Immediately after that, the code prints out 10 predicted ions with their locations in the Schottky spectrum.
center frequency 242.9 MHz
span 800 kHz
orbital length 128.8 m
Bρ 5.47156 Tm
Weight Ion Half-life Yield Rev.Freq. PeakLoc. Harmonic
2.50e+09 58Ni28 stbl 1.40e+06 1.508789 15 161
1.42e+07 56Co27 77.236 d 8.56e+03 1.507636 -171 161
4.64e+06 54Fe26 stbl 3.02e+03 1.506473 -358 161
8.18e+05 57Co27 271.70 d 5.04e+02 1.492147 320 163
7.17e+05 47V23 32.6 m 5.86e+02 1.520519 383 160
5.26e+05 45Ti22 184.8 m 4.71e+02 1.519651 244 160
4.62e+05 46Ti22 stbl 4.24e+02 1.500514 183 162
3.83e+05 43Sc21 3.891 h 3.76e+02 1.518705 93 160
2.75e+05 41Ca20 99.4 ky 2.99e+02 1.517706 -67 160
2.71e+05 55Fe26 2.744 y 1.80e+02 1.490373 31 163
The results are nothing more, nothing less, right to the point, and nicely presented in a table, except for the Weight column which Bob does not understand for now.
By scrutiny, he soon figures out that it is the product of the Yield and square of the Rev.Freq., which surely makes sense, since the Weight is directly proportional to the peak area.
Obviously all items are sorted by the Weight in a descending order.
In case the Schottky spectrum was much complex and more than 10 peaks were present, Bob could have examined more ions by explicitly telling the code
iid.update_n_peak(20)For Bob's current assignment, he is happy to work with first 10 ions. By comparing the predicted and measured peak locations, he can easily identify the three peaks (from right) as: 58Ni28+, 56Co27+, and 54Fe26+. If Bob wanted to get an even better coincidence, he could have used a measured peak location, such as the most prominent one, to calibrate the code, which essentially alters the magnetic rigidity setting of the CSRe.
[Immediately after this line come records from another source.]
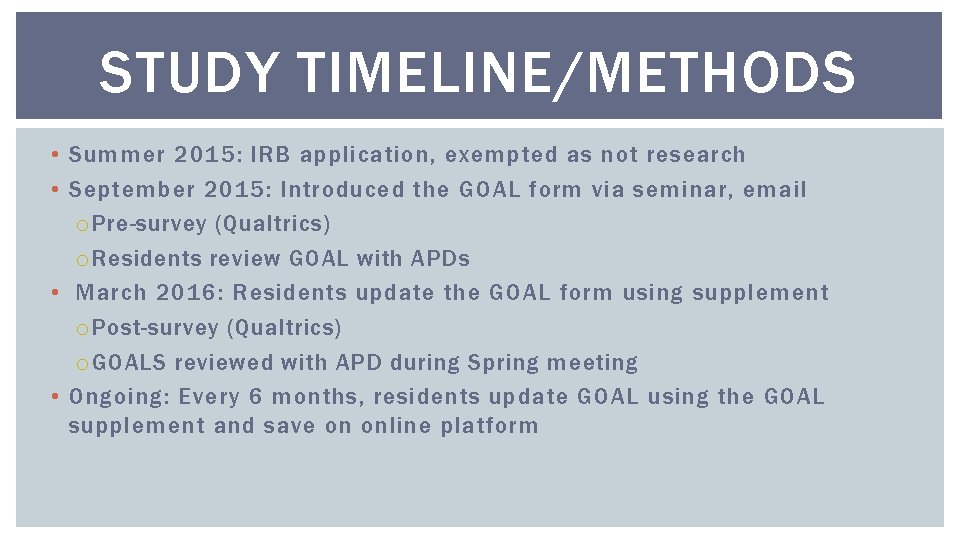 STUDY TIMELINE/METHODS

• Summer 2015: IRB application, exempted as not research
• September 2015: Introduced the GOAL form via seminar, email
o Pre-survey (Qualtrics)
o Residents review GOAL with APDs
• March 2016: Residents update the GOAL form using supplement
o Post-survey (Qualtrics)
o GOALS reviewed with APD during Spring meeting
• Ongoing: Every 6 months, residents update GOAL using the GOAL supplement and save on online platform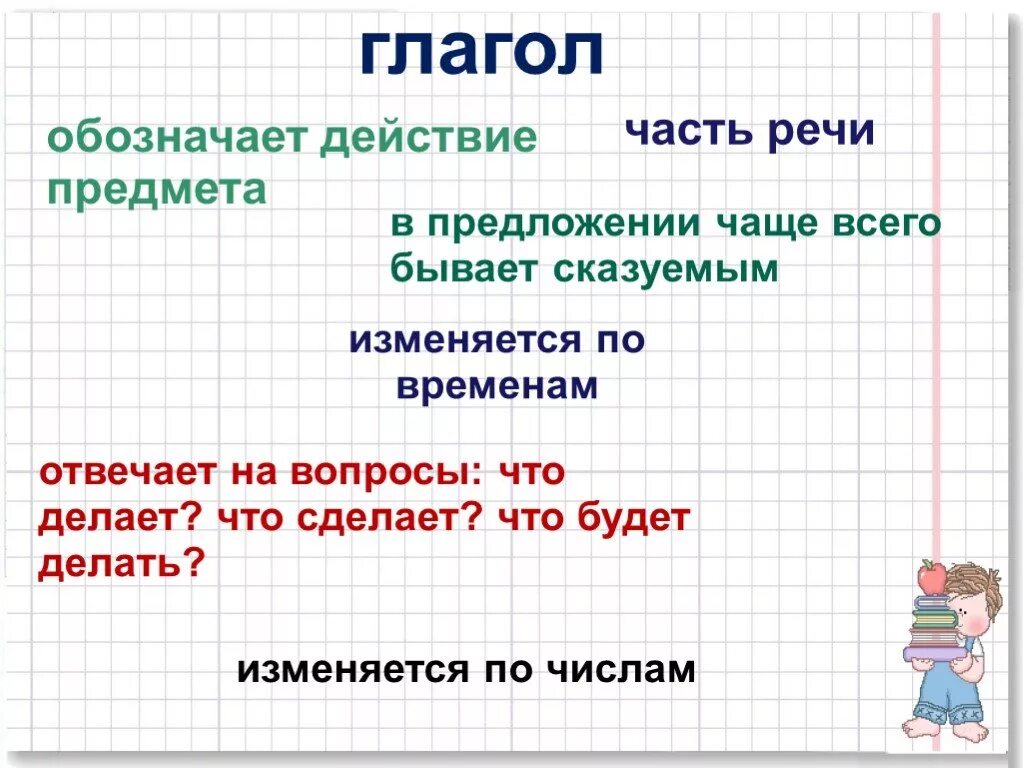 глагол

обозначает действие предмета

часть речи

в предложении чаще всего бывает сказуемым

изменяется по временам

отвечает на вопросы: что делает? что сделает? что будет делать?

изменяется по числам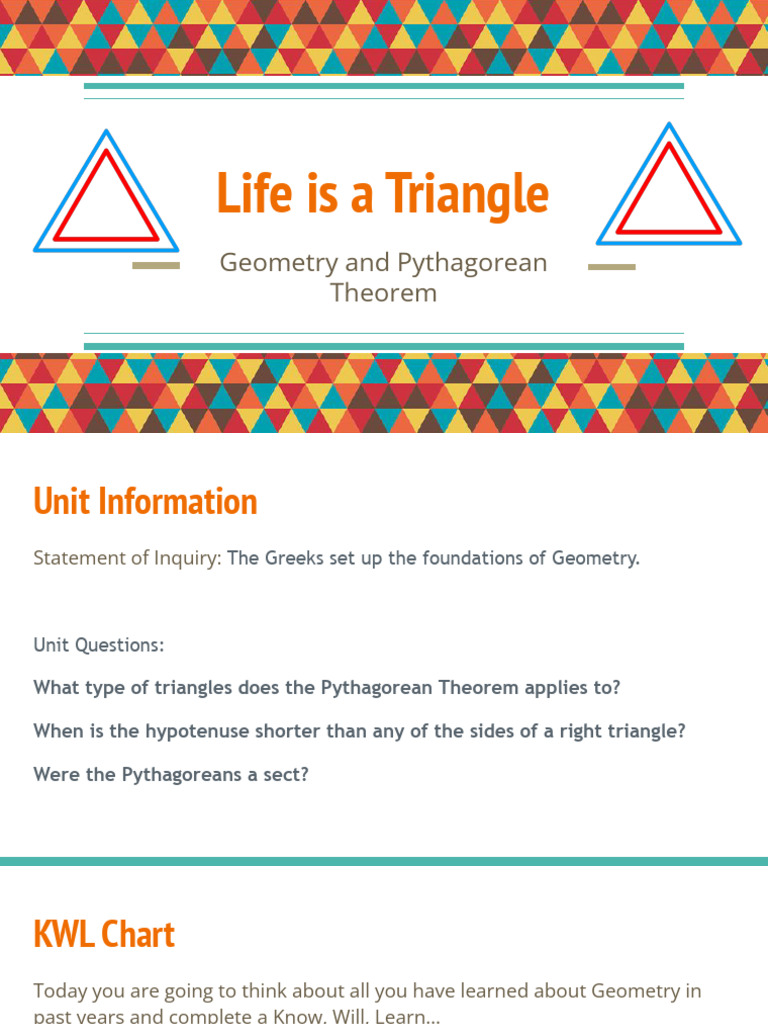 Life is a Triangle

Geometry and Pythagorean Theorem

Unit Information

Statement of Inquiry: The Greeks set up the foundations of Geometry.

Unit Questions:

What type of triangles does the Pythagorean Theorem applies to?

When is the hypotenuse shorter than any of the sides of a right triangle?

Were the Pythagoreans a sect?

KWL Chart

Today you are going to think about all you have learned about Geometry in past years and complete a Know, Will, Learn...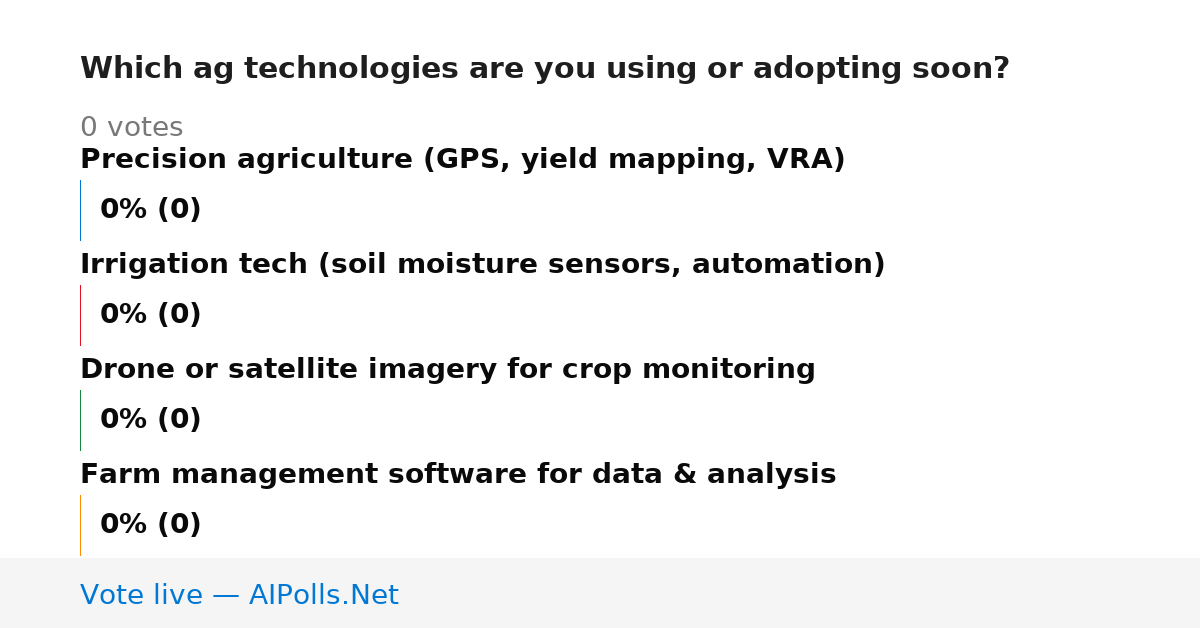 Which ag technologies are you using or adopting soon?

0 votes

Precision agriculture (GPS, yield mapping, VRA)

0% (0)

Irrigation tech (soil moisture sensors, automation)

0% (0)

Drone or satellite imagery for crop monitoring

0% (0)

Farm management software for data & analysis

0% (0)

Vote live — AIPolls.Net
iid.calibrate_peak_loc("58Ni28", 17, 161)The three arguments are the calibrating ion, peak location in [kHz], and harmonic, respectively. The resultant table are accordingly updated to
center frequency 242.9 MHz
span 800 kHz
orbital length 128.8 m
Bρ 5.47164 Tm
Weight Ion Half-life Yield Rev.Freq. PeakLoc. Harmonic
2.50e+09 58Ni28 stbl 1.40e+06 1.508801 17 161
1.42e+07 56Co27 77.236 d 8.56e+03 1.507649 -169 161
4.64e+06 54Fe26 stbl 3.02e+03 1.506486 -356 161
8.18e+05 57Co27 271.70 d 5.04e+02 1.492160 322 163
7.17e+05 47V23 32.6 m 5.86e+02 1.520532 385 160
5.26e+05 45Ti22 184.8 m 4.71e+02 1.519664 246 160
4.62e+05 46Ti22 stbl 4.24e+02 1.500526 185 162
3.83e+05 43Sc21 3.891 h 3.76e+02 1.518717 95 160
2.75e+05 41Ca20 99.4 ky 2.99e+02 1.517718 -65 160
2.71e+05 55Fe26 2.744 y 1.80e+02 1.490385 33 163
Having identified the ions in the Schottky spectrum, Bob gets more feeling about how those micro particles can be seen and distinguished inside such a giant storage ring. He thinks he is ready for more advanced tasks tomorrow!